Welfare

Per un’economia sociale cosmopolita

di Flaviano Zandonai

La prossima settimana a Roma ci sarà un’importante conferenza sull’economia sociale in Europa. Uno dei principali appuntamenti del semestre di presidenza della UE a guida italiana che volge ormai al termine. Un appuntamento per ribadire – magari argomentando con qualche dato e qualche esperienza – la leadership del nostro Paese su questo segmento dell’economia.


Il titolo è molto evocatico – unlocking the potential, liberare il potenziale – e richiama, almeno per me, il titolo di un paper di Elinor Ostrom di qualche anno fa, dove il compianto premio Nobel argomentava da par suo la necessità di arricchire il quadro degli attori (anche di natura imprenditoriale) che possono cum-petere per incrementante la disponibilità e la qualità di beni pubblici. Ecco, se il titolo non è solo assonanza, ma l’obiettivo sostanziale della conferenza, allora ci sono blocchi da rimuovere non solo nelle politiche e nei mercati per far spazio ad associazioni, cooperative, fondazioni, ecc., ma anche all’interno della stessa economia sociale. Bisogna cambiare i connotati di questo settore, proporne una rappresentazione, una definizione nuova che ispiri politiche innovative in capo alle nuove istituzioni europee (Parlamento e Commissione) e alle organizzazioni di rappresentanza e di coordinamento della stessa economia sociale.

Serve quindi una nuova agenda di policy che accetti la sfida di una economia sociale che nella sua fenomenologia deborda ben oltre i soggetti e gli ambiti fin qui conosciuti. Bisogna rompere i comodi ormeggi alle forme giuridiche e ai settori di attività che hanno fin qui ispirato i sistemi di regolazione normativa e le forme di incentivo, riconoscendo il settore a partire da alcuni universali definitori che, a mio avviso, sono almeno di tre tipi: 1) la comunità (non solo locale e naturale) come obiettivo; 2) la rete come principio di regolazione; 3) l’inclusione come orizzonte di valore. In questo senso sono da parte integrante dell’economia sociale anche soggetti come  incubatori e spazi di coworking, reti di imprese, aziende non pubbliche di  servizi locali, ecc.

Oltre a rimodulare l’orizzonte di senso serve anche un contesto di azione dove mettere alla prova la nuova economia sociale. E se la location non fa semplicemente da sfondo, allora Roma ha parecchio da insegnare (almeno in chiave storica): basti pensare alla figura del tribuno della plebe che in un libro di qualche anno fa il “cattivo maestro” Toni Negri indicava come antesignano del nonprofit nelle società contemporanee. Ma al di là di questo richiamo dal passato, è proprio il contesto urbano a rappresentare il principale terreno di sfida per l’economia sociale, soprattutto per quella europea che invece preferisce collocarsi soprattutto in ambiti extra urbani. Eppure saranno proprio le città del futuro (più o meno “smart”) a rappresentare il fulcro di società sempre più inurbate che ambiscono a superare la forma Stato come istituzione di riferimento.
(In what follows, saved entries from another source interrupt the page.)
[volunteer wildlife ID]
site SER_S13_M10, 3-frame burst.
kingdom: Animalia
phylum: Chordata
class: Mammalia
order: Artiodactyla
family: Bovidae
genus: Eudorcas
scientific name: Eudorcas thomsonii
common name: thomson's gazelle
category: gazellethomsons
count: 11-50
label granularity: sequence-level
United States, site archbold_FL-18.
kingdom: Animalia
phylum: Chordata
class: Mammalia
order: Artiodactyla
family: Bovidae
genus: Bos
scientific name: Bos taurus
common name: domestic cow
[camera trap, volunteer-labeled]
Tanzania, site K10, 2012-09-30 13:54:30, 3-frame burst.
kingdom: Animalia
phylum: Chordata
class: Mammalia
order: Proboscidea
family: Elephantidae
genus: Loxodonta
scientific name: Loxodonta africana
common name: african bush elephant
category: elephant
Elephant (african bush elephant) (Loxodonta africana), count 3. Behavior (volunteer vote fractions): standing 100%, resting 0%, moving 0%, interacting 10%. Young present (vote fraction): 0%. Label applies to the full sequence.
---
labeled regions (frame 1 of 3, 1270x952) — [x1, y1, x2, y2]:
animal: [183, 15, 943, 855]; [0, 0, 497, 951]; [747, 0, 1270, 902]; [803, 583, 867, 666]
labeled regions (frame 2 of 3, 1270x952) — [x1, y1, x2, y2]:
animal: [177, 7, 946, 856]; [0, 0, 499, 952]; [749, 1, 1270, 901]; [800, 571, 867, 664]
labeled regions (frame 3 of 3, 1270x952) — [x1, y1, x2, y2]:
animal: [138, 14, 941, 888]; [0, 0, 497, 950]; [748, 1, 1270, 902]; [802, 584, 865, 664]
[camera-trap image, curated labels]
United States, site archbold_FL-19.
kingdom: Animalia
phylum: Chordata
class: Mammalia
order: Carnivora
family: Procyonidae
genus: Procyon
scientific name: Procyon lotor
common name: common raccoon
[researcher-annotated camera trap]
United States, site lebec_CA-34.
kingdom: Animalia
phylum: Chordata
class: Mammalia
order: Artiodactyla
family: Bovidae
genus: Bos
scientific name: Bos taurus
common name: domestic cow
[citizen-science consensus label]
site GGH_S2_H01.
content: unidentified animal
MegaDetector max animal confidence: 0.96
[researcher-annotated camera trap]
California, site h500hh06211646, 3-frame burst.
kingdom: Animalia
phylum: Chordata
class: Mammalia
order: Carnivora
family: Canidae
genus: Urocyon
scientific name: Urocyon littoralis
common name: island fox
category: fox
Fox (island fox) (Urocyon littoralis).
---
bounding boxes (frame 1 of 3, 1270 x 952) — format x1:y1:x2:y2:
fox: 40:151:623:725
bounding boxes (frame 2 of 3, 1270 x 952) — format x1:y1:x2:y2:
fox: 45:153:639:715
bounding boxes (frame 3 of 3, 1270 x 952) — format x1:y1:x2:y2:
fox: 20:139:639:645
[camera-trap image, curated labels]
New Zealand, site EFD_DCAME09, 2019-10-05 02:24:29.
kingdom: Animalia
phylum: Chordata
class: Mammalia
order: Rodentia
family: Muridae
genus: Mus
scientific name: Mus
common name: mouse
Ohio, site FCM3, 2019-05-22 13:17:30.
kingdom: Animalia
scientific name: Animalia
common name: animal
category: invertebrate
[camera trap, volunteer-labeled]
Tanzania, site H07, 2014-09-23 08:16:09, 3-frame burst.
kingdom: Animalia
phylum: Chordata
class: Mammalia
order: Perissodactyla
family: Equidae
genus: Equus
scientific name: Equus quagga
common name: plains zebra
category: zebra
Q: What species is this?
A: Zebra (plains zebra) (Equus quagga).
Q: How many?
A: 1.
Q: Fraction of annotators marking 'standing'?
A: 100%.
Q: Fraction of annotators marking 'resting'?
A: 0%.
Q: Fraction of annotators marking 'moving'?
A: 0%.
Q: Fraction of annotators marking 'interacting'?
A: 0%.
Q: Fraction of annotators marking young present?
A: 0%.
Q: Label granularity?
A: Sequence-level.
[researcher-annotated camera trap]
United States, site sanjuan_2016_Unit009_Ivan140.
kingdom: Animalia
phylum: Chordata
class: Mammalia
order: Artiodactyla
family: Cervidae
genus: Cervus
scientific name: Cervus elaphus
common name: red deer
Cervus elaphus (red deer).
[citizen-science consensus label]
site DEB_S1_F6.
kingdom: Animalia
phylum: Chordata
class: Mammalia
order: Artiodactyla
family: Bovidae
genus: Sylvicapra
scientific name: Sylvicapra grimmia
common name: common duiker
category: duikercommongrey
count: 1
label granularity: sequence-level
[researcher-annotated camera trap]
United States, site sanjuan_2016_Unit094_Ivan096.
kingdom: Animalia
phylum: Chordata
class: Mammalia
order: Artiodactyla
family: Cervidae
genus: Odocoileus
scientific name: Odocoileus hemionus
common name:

Gli stimoli migliori bisogna cercarli distanti, non solo in senso geografico (fuori dall’Europa), ma soprattutto al di fuori dei modelli tradizionali (anche dell’economia sociale). Ad esempio nei contesti dove si manifestano più acute le “esternalità negative” dell’economia mainstream ben descritte, tra gli altri, dall’antropologo Appadurai che negli slums di Mumbay vede l’emergere di un “cosmpolitismo dal basso” concorrente a quello attualmente dominante. Se quest’ultimo produce una rappresentazione del mondo eclusiva, appiattendo tutto ciò che risulta in qualche modo radicato a un contesto, un luogo, una risorsa, il cosmopolitismo dal basso si dimostra invece in grado di superare il limite maggiore dell’economia sociale, ovvero il suo localismo, riuscendo a riarticolare iniziative dal basso in un quadro (scape) che ne restituisce la ricchezza delle peculiarità.

E se fosse questa la missione della nuova economia sociale?